--- Цитируемый фрагмент ---
● ● ● ●
Еще резче — и с живым личным чувством — звучит голос поэта в поэме «Беседа сердец» (1928), где развертывается философский спор с ненавистным призраком в вицмундире, который нашептывает, будто бы человек нового мира никогда не избавится от душевных язв и болячек, вынесенных из прошлого, из комплексов христианского смирения и «кабацкого анархизма». Для поэта сей призрак — все еще опасный враг, хоть он знает, что в огне и буре встали «другая Русь, другая Украина». Потому-то и предостерегает он всей силой своих мучительных контроверз от «тех инерций, что смещают сердца людей».[11]
«Послесловием» к этой поэме стала написанная через четыре года «Смерть Гамлета». (Гофман, Достоевский, герой Шекспира — все они выступают у М. Бажана не столько историческими лицами либо литературными персонажами, сколько репрезентантами определенного комплекса идей. Позднее он по-иному будет подходить к изображению такого рода поэтических лиц, примером чего может служить книга стихов «Мицкевич в Одессе».) Этическая страсть и философские раздумья здесь уже освещены четкой политической мыслью. В коренном вопросе о современном гуманизме, его судьбах в мире, где нарастает опасность фашистского насилия и агрессии, он утверждает единственно надежный критерий — ленинскую правду классовых битв (не уберегшись, правда, в разных ее определениях и особенно в развенчании «черного Гамлета, принца Терпимости» от всякого рода полемических крайностей и преувеличений, хотя они, честно говоря, стали сознаваться таковыми только сейчас, в 80-е годы). «Если „Беседа сердец“, — писал украинский критик Е. Адельгейм, — поэма внутреннего очистительного кризиса „двуликого сердца“, то „Смерть Гамлета“ — победа монизма, бескомпромиссности, цельного сознания над раздвоенностью, современным гамлетизмом, достоевщиной». [12] И вполне уместно, кстати, читать «Смерть Гамлета» в контексте таких видных эстетико-политических документов того времени, как статьи М. Горького «С кем вы, мастера культуры?», «О пролетарском гуманизме», антифашистские и антинейтралистские выступления А. Барбюса, Р. Роллана, Т. Манна и других писателей Запада.
● ● ● ●
--- Предоставленные строки ---
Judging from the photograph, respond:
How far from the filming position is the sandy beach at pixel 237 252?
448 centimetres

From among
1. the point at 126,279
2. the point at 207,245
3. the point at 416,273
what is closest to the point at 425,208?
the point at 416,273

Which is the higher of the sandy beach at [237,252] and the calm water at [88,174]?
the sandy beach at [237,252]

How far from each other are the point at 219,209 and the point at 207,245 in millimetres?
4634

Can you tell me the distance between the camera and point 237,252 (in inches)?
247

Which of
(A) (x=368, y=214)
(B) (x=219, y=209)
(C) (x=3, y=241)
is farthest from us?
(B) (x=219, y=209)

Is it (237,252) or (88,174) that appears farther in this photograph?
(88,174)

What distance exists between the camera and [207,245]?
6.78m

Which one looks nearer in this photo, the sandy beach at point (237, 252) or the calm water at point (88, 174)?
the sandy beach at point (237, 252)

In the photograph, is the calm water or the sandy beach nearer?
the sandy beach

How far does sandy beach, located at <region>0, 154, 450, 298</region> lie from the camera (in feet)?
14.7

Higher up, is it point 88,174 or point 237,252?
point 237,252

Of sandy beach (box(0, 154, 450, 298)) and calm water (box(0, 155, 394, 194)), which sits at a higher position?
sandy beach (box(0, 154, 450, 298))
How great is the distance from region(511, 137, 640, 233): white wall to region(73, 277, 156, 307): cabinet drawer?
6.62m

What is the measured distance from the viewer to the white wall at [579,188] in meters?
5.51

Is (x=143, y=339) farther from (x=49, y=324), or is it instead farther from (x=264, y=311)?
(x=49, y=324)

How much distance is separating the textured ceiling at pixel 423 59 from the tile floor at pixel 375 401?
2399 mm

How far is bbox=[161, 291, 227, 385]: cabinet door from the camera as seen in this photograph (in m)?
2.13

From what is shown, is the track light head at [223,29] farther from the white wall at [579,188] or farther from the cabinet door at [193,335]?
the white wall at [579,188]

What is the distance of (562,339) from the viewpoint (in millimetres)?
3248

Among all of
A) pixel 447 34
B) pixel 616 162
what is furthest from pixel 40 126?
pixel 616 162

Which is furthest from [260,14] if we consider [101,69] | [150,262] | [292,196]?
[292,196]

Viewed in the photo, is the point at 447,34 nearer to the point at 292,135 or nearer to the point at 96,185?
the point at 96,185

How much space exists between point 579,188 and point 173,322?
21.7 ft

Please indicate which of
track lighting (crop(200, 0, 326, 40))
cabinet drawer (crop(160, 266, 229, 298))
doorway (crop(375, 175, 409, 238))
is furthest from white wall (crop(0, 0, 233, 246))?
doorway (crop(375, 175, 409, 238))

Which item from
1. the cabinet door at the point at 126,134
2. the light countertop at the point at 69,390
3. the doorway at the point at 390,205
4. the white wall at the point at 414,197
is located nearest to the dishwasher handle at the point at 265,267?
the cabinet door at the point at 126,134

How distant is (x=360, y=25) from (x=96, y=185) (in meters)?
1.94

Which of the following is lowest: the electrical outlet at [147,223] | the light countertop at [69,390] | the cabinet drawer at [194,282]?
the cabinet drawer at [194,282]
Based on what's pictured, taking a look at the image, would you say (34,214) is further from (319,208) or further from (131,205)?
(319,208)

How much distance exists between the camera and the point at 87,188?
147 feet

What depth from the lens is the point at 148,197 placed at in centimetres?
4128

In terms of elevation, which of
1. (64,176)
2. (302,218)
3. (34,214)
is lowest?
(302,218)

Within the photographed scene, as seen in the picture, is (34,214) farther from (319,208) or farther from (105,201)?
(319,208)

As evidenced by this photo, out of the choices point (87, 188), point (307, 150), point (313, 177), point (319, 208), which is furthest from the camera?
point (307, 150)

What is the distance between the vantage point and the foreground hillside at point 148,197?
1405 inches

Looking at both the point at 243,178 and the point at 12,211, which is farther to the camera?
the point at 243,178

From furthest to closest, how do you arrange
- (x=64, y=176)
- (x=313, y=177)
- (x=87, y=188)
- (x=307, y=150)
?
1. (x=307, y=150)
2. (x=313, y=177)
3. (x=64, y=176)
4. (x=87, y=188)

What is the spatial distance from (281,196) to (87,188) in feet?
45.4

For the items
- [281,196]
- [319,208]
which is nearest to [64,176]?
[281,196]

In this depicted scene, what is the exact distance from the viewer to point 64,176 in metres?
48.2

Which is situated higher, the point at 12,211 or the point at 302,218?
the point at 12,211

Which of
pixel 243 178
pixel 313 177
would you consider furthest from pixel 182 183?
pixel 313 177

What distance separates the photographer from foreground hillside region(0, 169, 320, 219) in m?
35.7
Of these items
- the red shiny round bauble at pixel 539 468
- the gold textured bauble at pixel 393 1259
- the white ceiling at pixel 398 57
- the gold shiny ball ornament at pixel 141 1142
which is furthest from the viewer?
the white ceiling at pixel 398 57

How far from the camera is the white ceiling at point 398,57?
● ● ● ●
--- Постановка задачи ---
Какое произведение цитируемый фрагмент называет «послесловием» к поэме «Беседа сердец»? Строки для работы не понадобятся.

--- Решение задачи ---
«Смерть Гамлета».